Florida Scrub-jay – Finally!

You might remember this post from the end of January where I described a visit to Scrub Ridge Trail in the Merritt Island National Wildlife Refuge to try to observe the Florida Scrub-jay.  We didn’t see any of them on that trip.  Two weeks ago, several members of the Photography Interest Group returned and were able to locate one, but I couldn’t go.

This species is Florida’s only endemic bird and the only one that resides permanently in scrub habitat.  Development has reduced the amount of scrub land still available.  As a result, the Scrub-jay is listed as a threatened species.   Despite conservation efforts, it’s still in decline, with perhaps less than 3000 breeding pairs left in the wild.

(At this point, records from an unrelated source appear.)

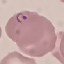 Result: malaria parasites detected. Acquired by smartphone through the microscope eyepiece. Automatically extracted cell patch, resized to 64 × 64 pixels. Thin blood film. Giemsa-stained preparation.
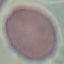
Summary:
  - Result: no malaria parasites seen
  - Preparation: thin smear
  - Capture: smartphone through the microscope eyepiece
  - Image type: cell patch, automatically extracted from a larger field of view and resized to 64 × 64 pixels
  - Stain: Giemsa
Assess the morphology of the erythrocytes.
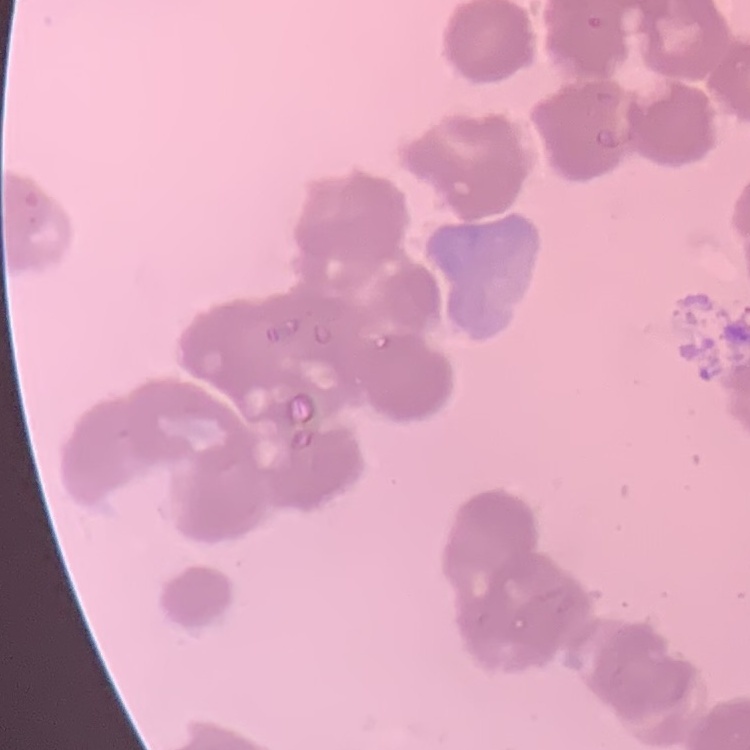
Rouleaux formation.

Summary:
  - Image type: square crop of a larger photomicrograph
  - Preparation: thin peripheral smear
  - Stain: Field's or Giemsa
Outline platelets.
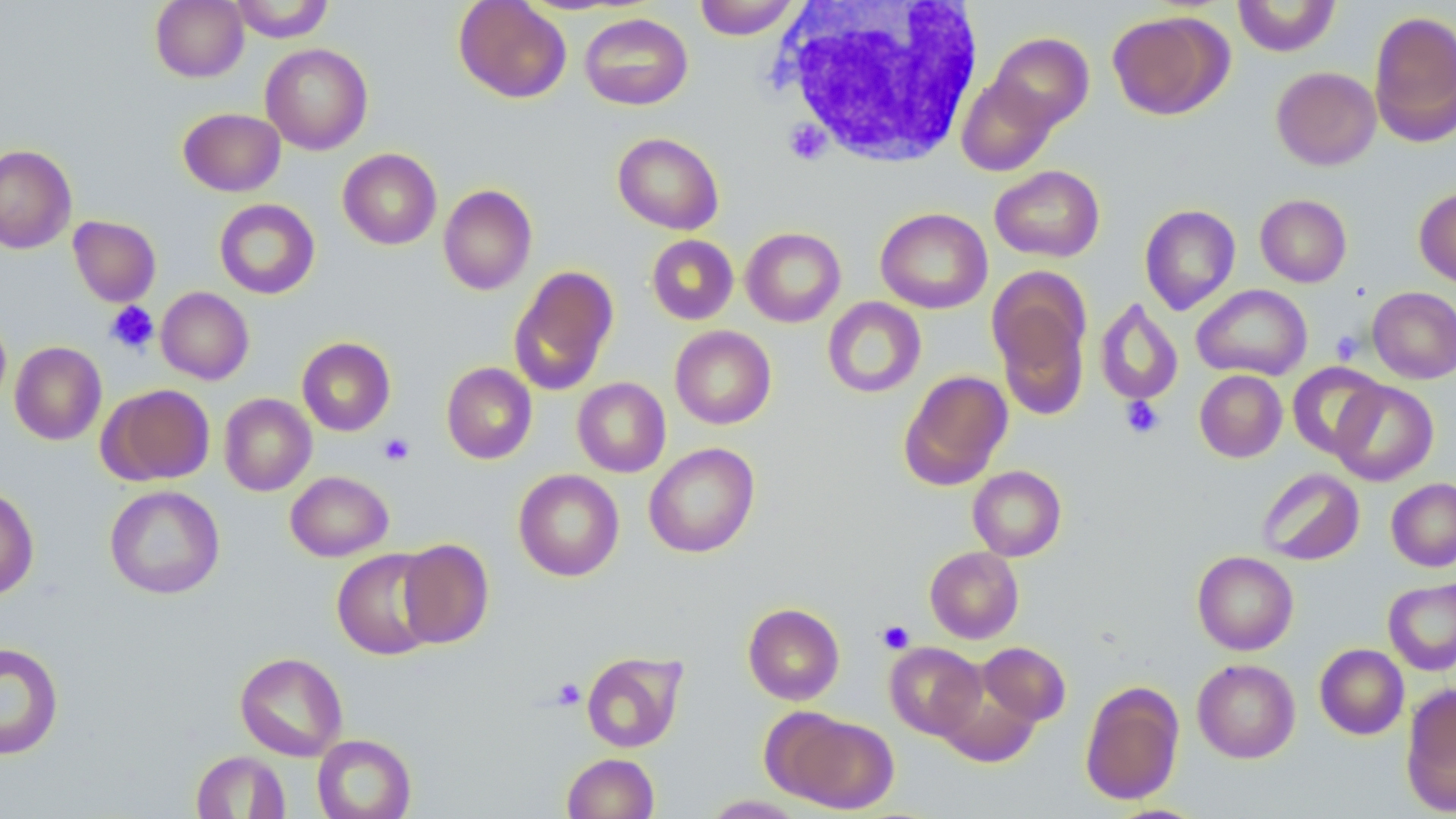
Approximate bounding boxes as (x1, y1, x2, y2) in pixels.
Platelets: (106, 301, 158, 354), (1330, 330, 1364, 364), (1121, 396, 1164, 439), (378, 433, 414, 466), (877, 620, 915, 654), (552, 679, 585, 709).

Uninfected red blood cell locations: (151, 0, 249, 82), (228, 0, 334, 42), (454, 0, 572, 103), (694, 0, 802, 40), (1232, 0, 1341, 57), (1106, 10, 1233, 120), (1368, 10, 1456, 147), (579, 12, 693, 110), (987, 32, 1094, 132), (260, 43, 373, 155), (1271, 66, 1381, 170), (957, 74, 1059, 176), (178, 108, 286, 196), (612, 132, 724, 235), (0, 144, 77, 254), (338, 148, 441, 250), (990, 165, 1105, 262), (438, 184, 537, 295), (1414, 187, 1456, 288), (1255, 194, 1352, 287), (214, 199, 320, 299), (1139, 204, 1241, 315), (875, 207, 992, 313), (68, 215, 161, 306), (741, 227, 846, 327), (646, 235, 738, 325), (508, 265, 619, 396), (989, 274, 1091, 420), (1192, 284, 1312, 380), (1367, 286, 1456, 384), (156, 287, 254, 384), (822, 297, 926, 398), (1095, 298, 1183, 406), (0, 312, 10, 412), (670, 325, 776, 429), (297, 336, 396, 436), (10, 341, 107, 445), (441, 362, 537, 464), (1287, 362, 1387, 459), (898, 369, 1013, 490), (1195, 369, 1287, 462), (572, 377, 671, 478), (1330, 380, 1438, 486), (98, 384, 215, 486), (219, 393, 316, 496), (644, 442, 760, 558), (968, 466, 1066, 561), (1256, 468, 1365, 566), (513, 469, 624, 581), (285, 471, 393, 561), (1386, 478, 1456, 571), (0, 485, 39, 600), (105, 485, 225, 599), (397, 539, 494, 648), (924, 546, 1024, 643), (332, 549, 440, 660), (1192, 551, 1298, 655), (1383, 577, 1456, 675), (743, 603, 845, 705), (0, 642, 64, 760), (885, 642, 986, 740), (978, 642, 1071, 725), (1315, 643, 1409, 739), (581, 651, 687, 753), (234, 652, 348, 761), (1192, 658, 1300, 763), (938, 679, 1041, 767), (1079, 681, 1185, 805), (1400, 684, 1456, 816), (775, 711, 899, 813), (312, 734, 416, 819), (191, 750, 290, 818), (562, 753, 659, 818), (702, 795, 806, 818). White blood cell locations: (771, 1, 987, 167). Slide-level diagnosis: no evidence of blood parasites. 1000x magnification. Light microscopy. Image is 1456×819 pixels. May-Grünwald-Giemsa-stained preparation. One field of a larger specimen. Thin blood film.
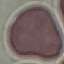

malaria status = uninfected
capture = smartphone through the microscope eyepiece
preparation = thin blood film
image type = automatically extracted cell patch, resized to 64 × 64 pixels
stain = Giemsa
Locate every Plasmodium parasite.
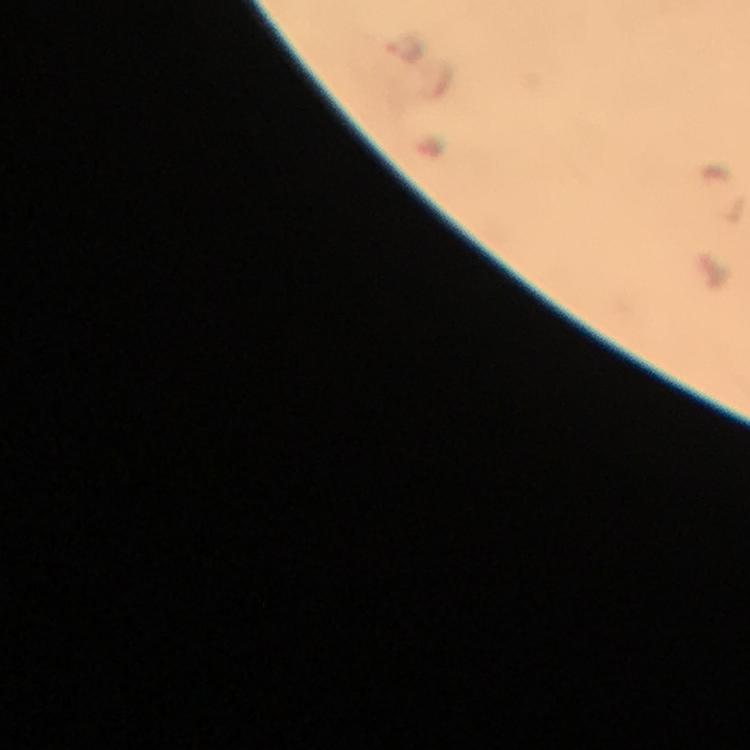
Approximate centers as [x, y] in pixels.
Plasmodium parasites: [404, 48].

immersion oil = applied
context = from a malaria diagnostic workup
image size = 750×750 pixels
preparation = thick smear
magnification = 100x
cropped from = one field of view
capture = smartphone mounted on the microscope
stain = Giemsa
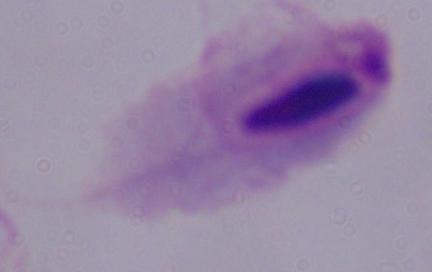 1000x magnification. Photomicrograph. A trichomonad is shown.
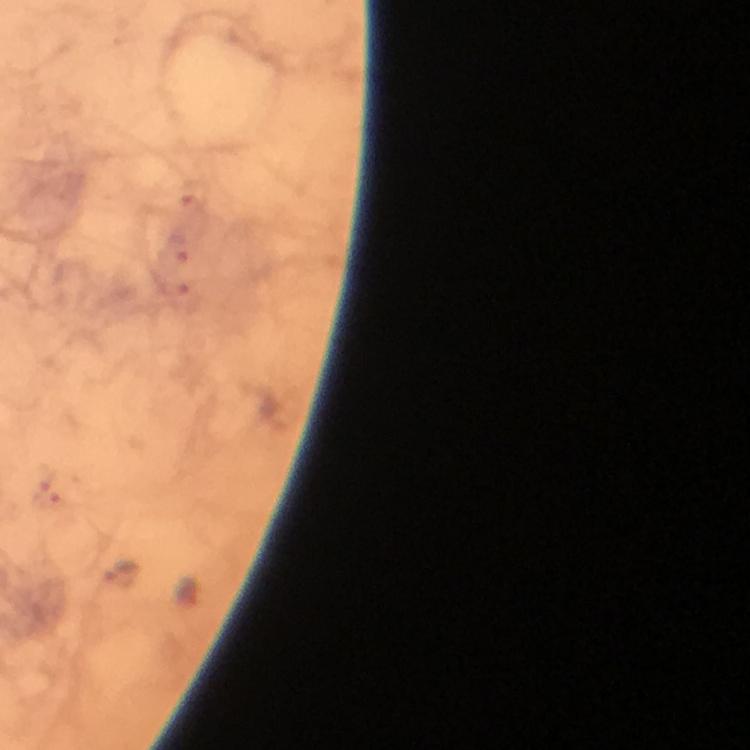
preparation = thick smear
immersion oil = used
magnification = 100x
cropped from = a single field of view
capture = smartphone camera through the microscope
malaria parasite locations = approximate centers as {x, y} in pixels: {193, 194}, {175, 249}, {179, 297}, {48, 494}
image size = 750×750 pixels
stain = Giemsa
context = from a malaria diagnostic workup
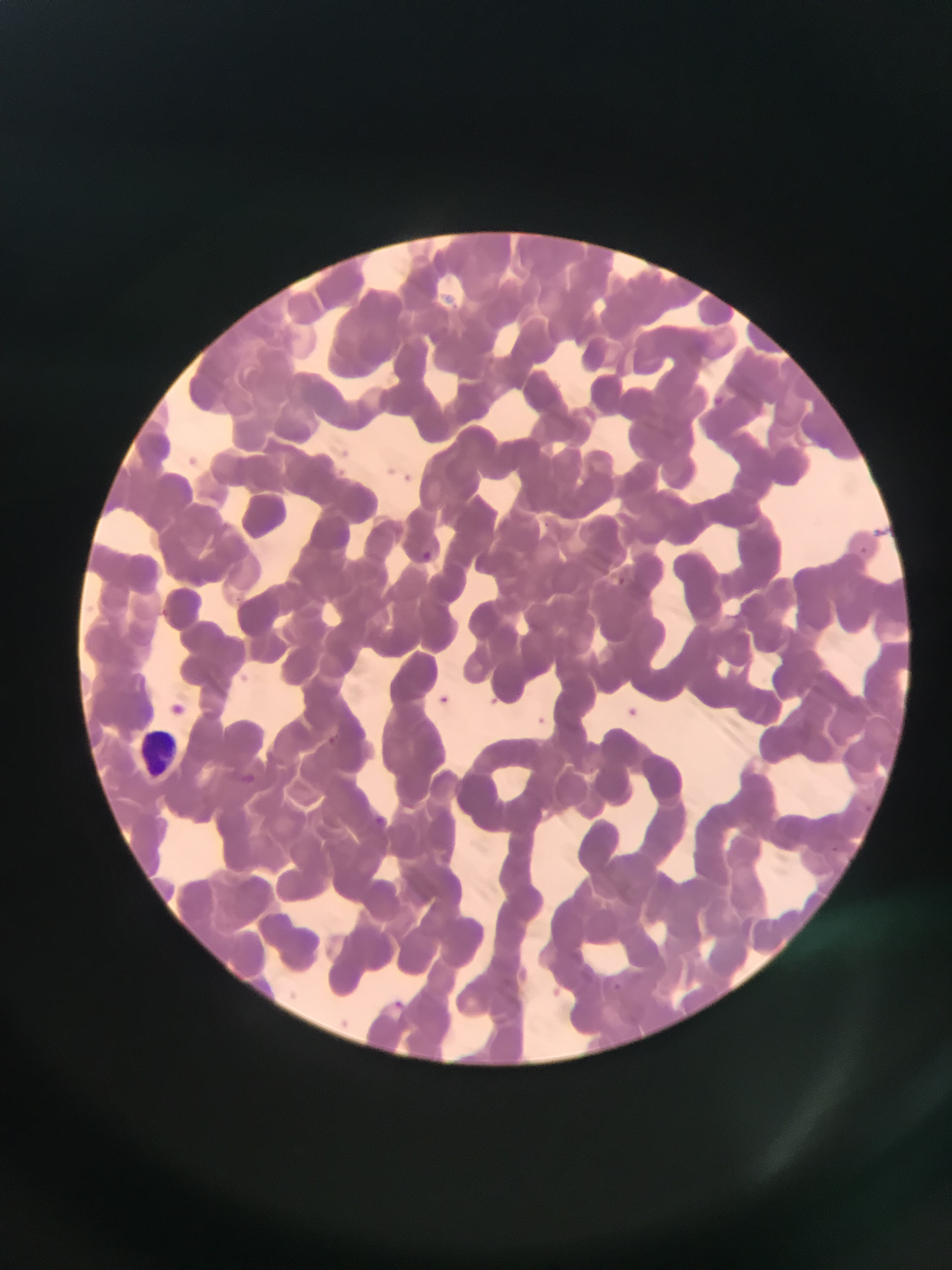 Approximate bounding boxes as (left, top, right, bottom) in pixels. Malaria parasite locations: (710, 394, 727, 410), (859, 544, 876, 566), (420, 545, 432, 559), (618, 574, 632, 596), (435, 696, 450, 706), (373, 811, 392, 825), (612, 980, 627, 992), (386, 994, 408, 1013). Leukocyte locations: (129, 726, 182, 786). Sample from Ghana. Single field of view. Image is 952×1270 pixels. Thin blood film. Mobile-phone photograph taken through the microscope.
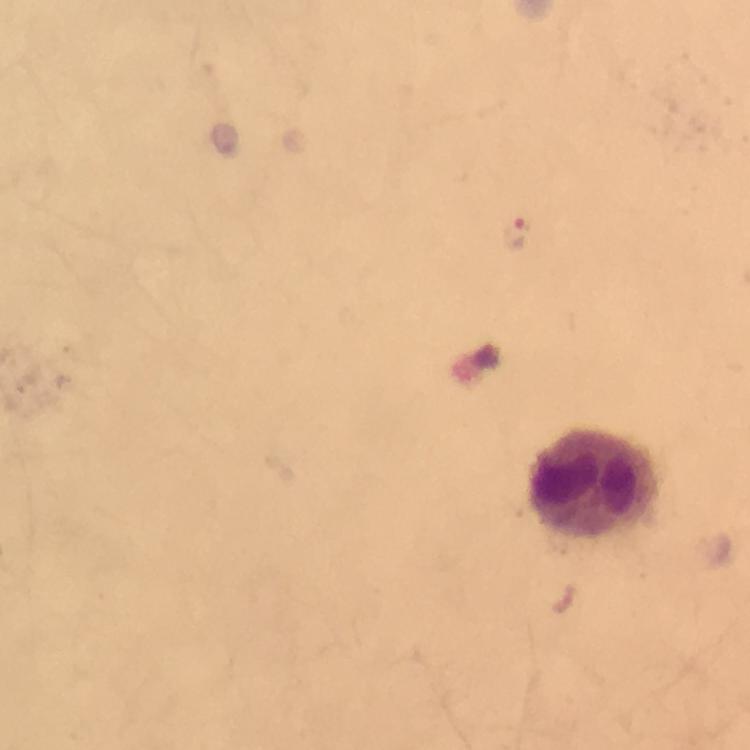 Approximate centers as (x, y) in pixels. Leukocyte locations: (598, 488). Malaria parasite locations: (516, 233). A crop from one field of view. Image is 750×750 pixels. Smartphone photograph taken through a microscope. 100x magnification. Giemsa stain. Thick blood smear. From a diagnostic examination for malaria. Immersion oil applied.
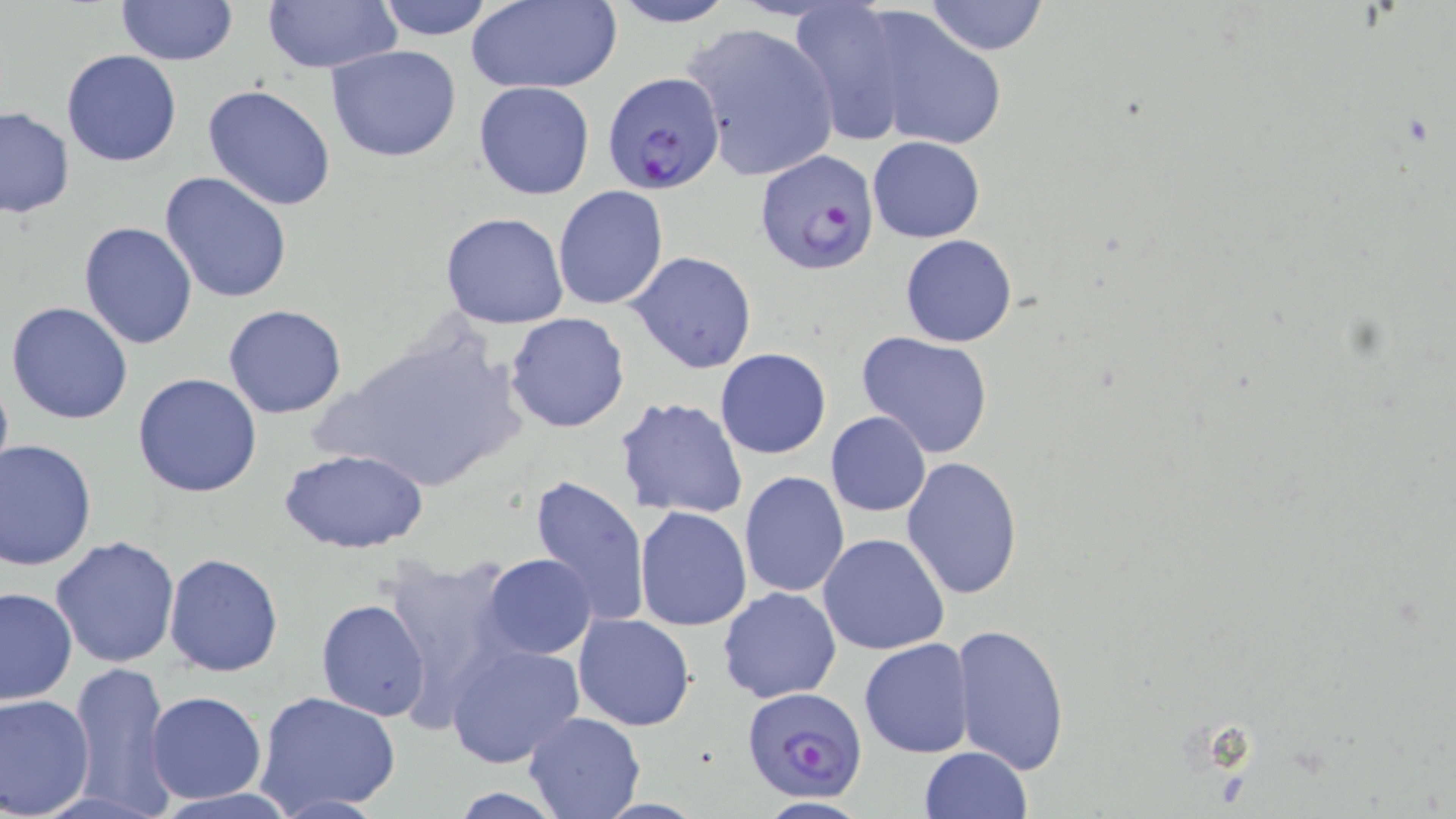

{
  "slide_level_diagnosis": "Plasmodium falciparum",
  "uninfected_red_blood_cell_locations": "approximate bounding boxes as named x1/y1/x2/y2 corners in pixels: (x1=116, y1=0, x2=237, y2=65), (x1=261, y1=0, x2=401, y2=72), (x1=373, y1=0, x2=495, y2=41), (x1=605, y1=0, x2=737, y2=28), (x1=465, y1=1, x2=620, y2=93), (x1=924, y1=1, x2=1048, y2=55), (x1=787, y1=3, x2=920, y2=142), (x1=858, y1=9, x2=1014, y2=153), (x1=680, y1=20, x2=843, y2=184), (x1=324, y1=45, x2=464, y2=164), (x1=62, y1=49, x2=182, y2=167), (x1=473, y1=81, x2=596, y2=200), (x1=203, y1=84, x2=337, y2=211), (x1=0, y1=106, x2=75, y2=218), (x1=867, y1=136, x2=985, y2=243), (x1=159, y1=171, x2=293, y2=305), (x1=553, y1=186, x2=670, y2=310), (x1=440, y1=211, x2=571, y2=329), (x1=78, y1=222, x2=199, y2=350), (x1=900, y1=234, x2=1017, y2=347), (x1=627, y1=251, x2=759, y2=376), (x1=5, y1=301, x2=134, y2=425), (x1=223, y1=304, x2=348, y2=418), (x1=503, y1=312, x2=630, y2=433), (x1=856, y1=331, x2=994, y2=459), (x1=715, y1=348, x2=831, y2=459), (x1=0, y1=368, x2=13, y2=491), (x1=133, y1=372, x2=261, y2=498), (x1=615, y1=396, x2=748, y2=521), (x1=825, y1=411, x2=930, y2=517), (x1=0, y1=439, x2=99, y2=571), (x1=279, y1=448, x2=429, y2=555), (x1=900, y1=456, x2=1023, y2=599), (x1=739, y1=471, x2=850, y2=597), (x1=528, y1=476, x2=648, y2=631), (x1=635, y1=505, x2=752, y2=632), (x1=817, y1=533, x2=949, y2=657), (x1=50, y1=535, x2=182, y2=669), (x1=163, y1=554, x2=282, y2=676), (x1=481, y1=554, x2=597, y2=659), (x1=378, y1=555, x2=518, y2=712), (x1=0, y1=586, x2=78, y2=706), (x1=718, y1=586, x2=842, y2=704), (x1=316, y1=598, x2=432, y2=721), (x1=572, y1=612, x2=696, y2=731), (x1=953, y1=623, x2=1070, y2=773), (x1=859, y1=638, x2=976, y2=757), (x1=445, y1=642, x2=585, y2=769), (x1=70, y1=659, x2=174, y2=817), (x1=146, y1=691, x2=266, y2=804), (x1=255, y1=691, x2=402, y2=815), (x1=0, y1=692, x2=96, y2=816), (x1=522, y1=711, x2=646, y2=819), (x1=918, y1=746, x2=1032, y2=818), (x1=751, y1=797, x2=873, y2=819)",
  "magnification": "1000x",
  "image_size": "1456×819 pixels",
  "field_of_view": "single",
  "modality": "light microscopy",
  "preparation": "thin blood film",
  "plasmodium_falciparum_infected_red_blood_cell_locations": "approximate bounding boxes as named x1/y1/x2/y2 corners in pixels: (x1=602, y1=72, x2=725, y2=195), (x1=754, y1=149, x2=878, y2=275), (x1=742, y1=687, x2=868, y2=803)",
  "stain": "May-Grünwald-Giemsa"
}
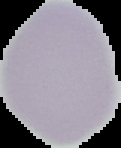
Summary:
  - Preparation: thin blood smear
  - Image type: segmented cell region on a black background
  - Image size: 121×148 pixels
  - Result: negative for malaria parasites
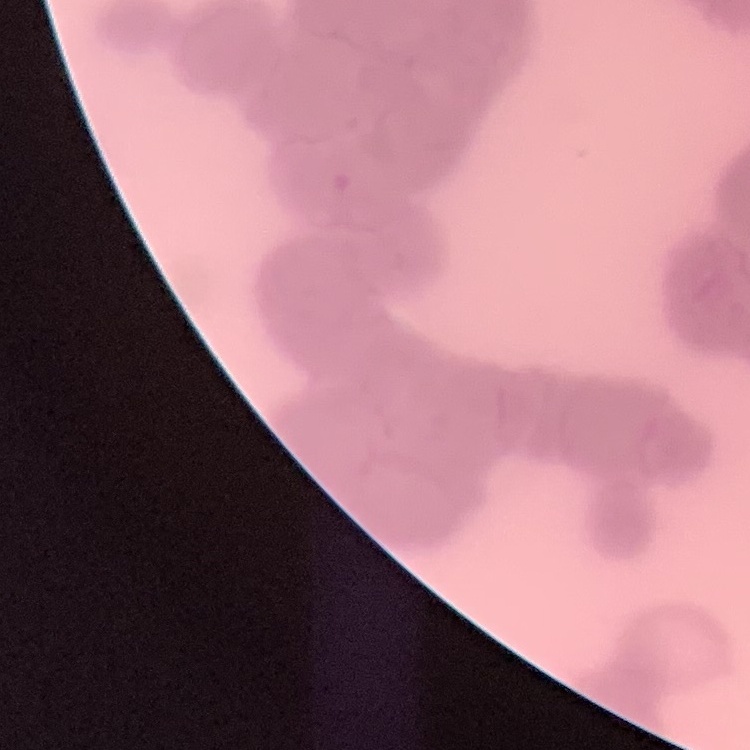

Summary:
  - Red blood cell morphology: rouleaux formation
  - Stain: Field's or Giemsa
  - Preparation: thin blood film
  - Image type: one tile cut from a larger photomicrograph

Each breeding pair needs 20 to 40 acres to forage and Scrub-jays have developed some interesting adaptive behaviors due to their restricted habitat.  A pair mates for life, and they maintain small family groups that help defend territory and raise young.  The younger members of the brood can postpone breeding for several years to help feed babies, keep nests clean, and watch for predators.  They’re omnivores and forage on the ground and in mid to low-level vegetation for food.

Anyway, I returned to Scrub Ridge Trail last Saturday.  Kevin M. told me that the Scrub-jay they saw was to the left of the parking area.  This fits in with another fact about them:  They prefer relatively clear scrub and will leave an area after it’s grown up too much.  The official Scrub Ridge Trail is to the right of the parking area and is quite a bit more over-grown than the area on the left.  I wonder if the Scrub-jays used to live to the right  when the trail was originally set out and have moved on since.  I did see 5 or 6 Scrub-jays in the less overgrown area to the left, both on the ground and higher up.  This one was in a tree, keeping watch on me.  Maybe one of the non-breeding members of the family?

The elusive Florida Scrub Jay
The elusive Florida Scrub Jay

I also visited Black Point Wildlife Drive where there were some very pretty Spoonbills, and on the way back, I stopped on the causeway just before getting on the new bridge.  There was a group of Black Skimmers on a small sand bar just off shore and I had fun getting a few photos of them in flight – the first time I’ve photographed this species too.

A pair of Black Skimmers in flight
A pair of Black Skimmers in flight

I really enjoyed the trip.

Thanks for stopping by and reading my blog – now go make some photos!